■ Supplied data

○ ○ ○ ○ ○ ○ ○

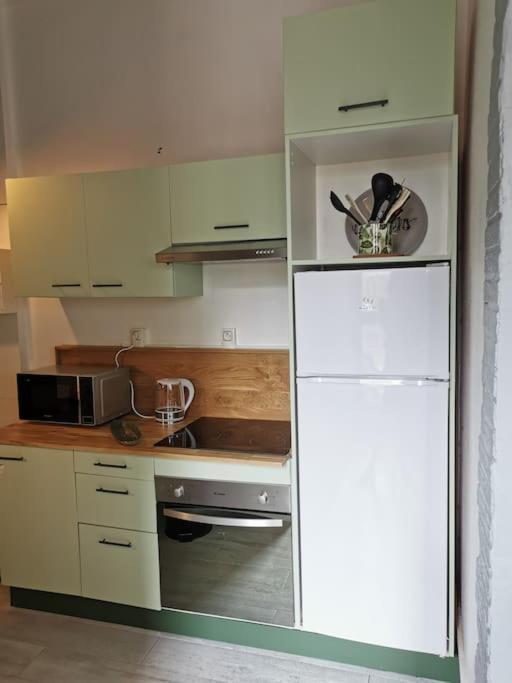 Cozy D'Opale Charmant T1 Bord De Mer Cour Privee Et Clot Wifi 3 Pers Animaux Acceptes Gratuit Apartment Berck Ngoại thất bức ảnh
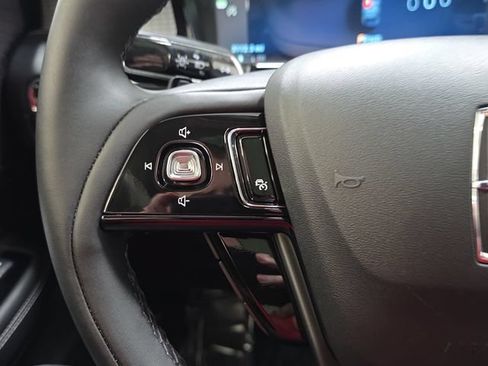 Used 2025 Lincoln Corsair AWD w/ Equipment Group 101A image 13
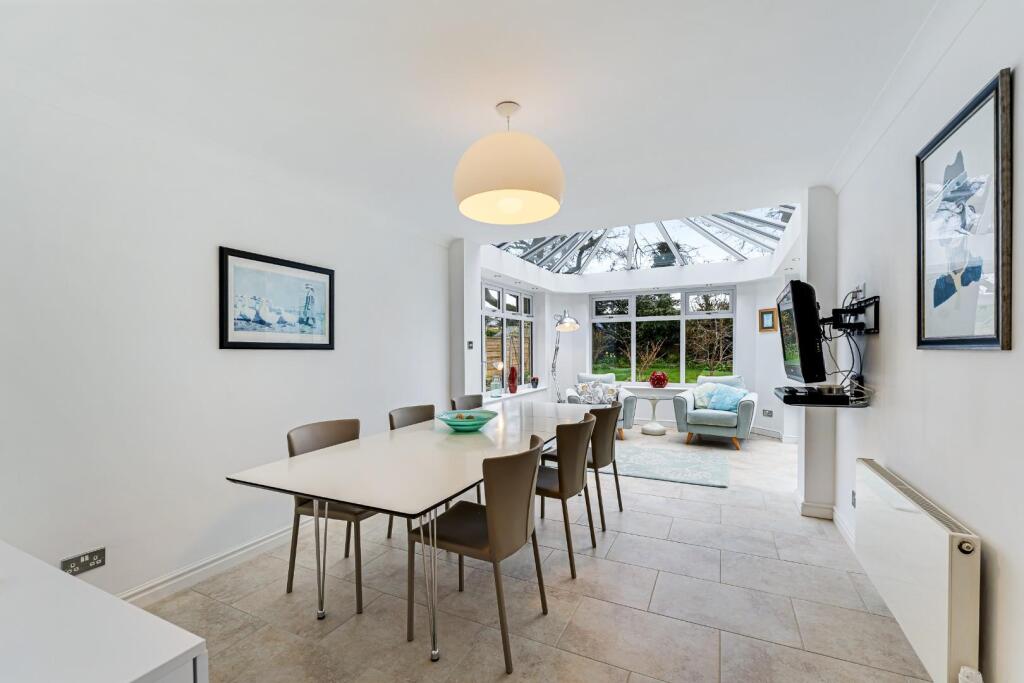 18 CROFT ROAD-48.jpg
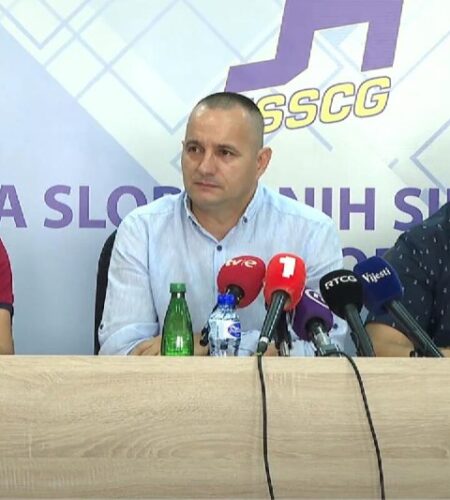 [Media] 🔥Профсоюз полиции объявил о возможной блокаде погран...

○ ○ ○ ○ ○ ○ ○

■ What you have to do
Word for word, restate the lines above from the first through the one that contains "18 CROFT ROAD-48.jpg", and exclude all pictures.

■ Result of the task
 Cozy D'Opale Charmant T1 Bord De Mer Cour Privee Et Clot Wifi 3 Pers Animaux Acceptes Gratuit Apartment Berck Ngoại thất bức ảnh
 Used 2025 Lincoln Corsair AWD w/ Equipment Group 101A image 13
 18 CROFT ROAD-48.jpg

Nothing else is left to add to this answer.